Eine fast beiläufig gestellte Frage eines jungen Start-up-Gründers oder die intensive eigene Beschäftigung mit Anwendungen, die die Sprengkraft digitaler Wertschöpfungsketten demonstrieren – es gibt viele Momente, die digitale Urerlebnisse auslösen.

Die Forschung sagt uns: Etwas mental verstanden zu haben, heißt noch lange nicht, dass man demgemäß handelt. Denn: „Wir können keine Dinge tun, die wir uns nicht in irgendeiner Form veranschaulichen können, zu denen wir keinen sinnlichen Bezug haben“, wie der Ulmer Kognitionspsychologe und Neurowissenschaftler Markus Kiefer erklärt. Für den Prozess der Digitalisierung heißt das: Noch so gute Argumente allein genügen nicht.
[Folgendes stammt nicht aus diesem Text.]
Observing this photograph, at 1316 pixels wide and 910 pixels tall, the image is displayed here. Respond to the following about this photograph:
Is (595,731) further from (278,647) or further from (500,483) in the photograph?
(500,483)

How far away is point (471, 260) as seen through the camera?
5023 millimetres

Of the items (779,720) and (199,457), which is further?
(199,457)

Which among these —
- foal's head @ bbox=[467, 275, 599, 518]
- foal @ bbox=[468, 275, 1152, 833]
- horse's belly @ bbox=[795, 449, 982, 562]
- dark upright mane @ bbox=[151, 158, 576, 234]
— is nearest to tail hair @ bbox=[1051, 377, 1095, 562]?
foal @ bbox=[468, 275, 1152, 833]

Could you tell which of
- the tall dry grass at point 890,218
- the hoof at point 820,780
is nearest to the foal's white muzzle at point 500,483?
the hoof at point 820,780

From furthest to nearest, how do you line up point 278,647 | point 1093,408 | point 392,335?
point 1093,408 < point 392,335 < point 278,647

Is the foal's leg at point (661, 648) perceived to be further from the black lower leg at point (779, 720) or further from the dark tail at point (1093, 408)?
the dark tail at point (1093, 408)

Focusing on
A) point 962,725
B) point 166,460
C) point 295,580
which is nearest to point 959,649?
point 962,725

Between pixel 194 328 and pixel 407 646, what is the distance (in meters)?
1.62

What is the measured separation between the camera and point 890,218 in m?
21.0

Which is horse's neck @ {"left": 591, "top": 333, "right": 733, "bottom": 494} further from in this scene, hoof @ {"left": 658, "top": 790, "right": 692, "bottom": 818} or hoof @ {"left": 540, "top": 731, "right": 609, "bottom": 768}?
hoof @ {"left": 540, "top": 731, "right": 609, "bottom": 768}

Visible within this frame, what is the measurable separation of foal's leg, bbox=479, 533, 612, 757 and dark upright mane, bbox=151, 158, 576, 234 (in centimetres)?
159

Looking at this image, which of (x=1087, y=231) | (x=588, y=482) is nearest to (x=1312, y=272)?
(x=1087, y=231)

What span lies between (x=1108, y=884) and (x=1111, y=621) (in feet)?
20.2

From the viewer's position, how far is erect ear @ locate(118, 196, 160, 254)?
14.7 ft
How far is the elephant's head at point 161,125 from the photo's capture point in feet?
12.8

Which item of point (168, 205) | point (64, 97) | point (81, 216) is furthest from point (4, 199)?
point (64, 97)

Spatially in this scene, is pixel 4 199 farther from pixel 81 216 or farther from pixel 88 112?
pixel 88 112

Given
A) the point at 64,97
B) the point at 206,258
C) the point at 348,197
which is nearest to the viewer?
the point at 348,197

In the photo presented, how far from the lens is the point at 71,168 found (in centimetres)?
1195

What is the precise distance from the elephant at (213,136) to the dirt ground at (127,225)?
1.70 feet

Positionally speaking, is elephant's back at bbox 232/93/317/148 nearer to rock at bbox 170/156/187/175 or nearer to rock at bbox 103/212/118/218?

Menschen, die mit Kopf, Herz und Bauch „verstanden“ haben, strahlen mehr aus als strategische Notwendigkeiten. Sie begeistern. Sie sind in der Lage, als Vorkämpfer in der eigenen Organisation Brücken zu bauen zwischen den extrem unterschiedlichen Welten, die hier aufeinandertreffen: der eher hierarchischen und starren Organisation der Gegenwart und der flexiblen, innovativen und risikobereiten Organisation der digitalen Zukunft.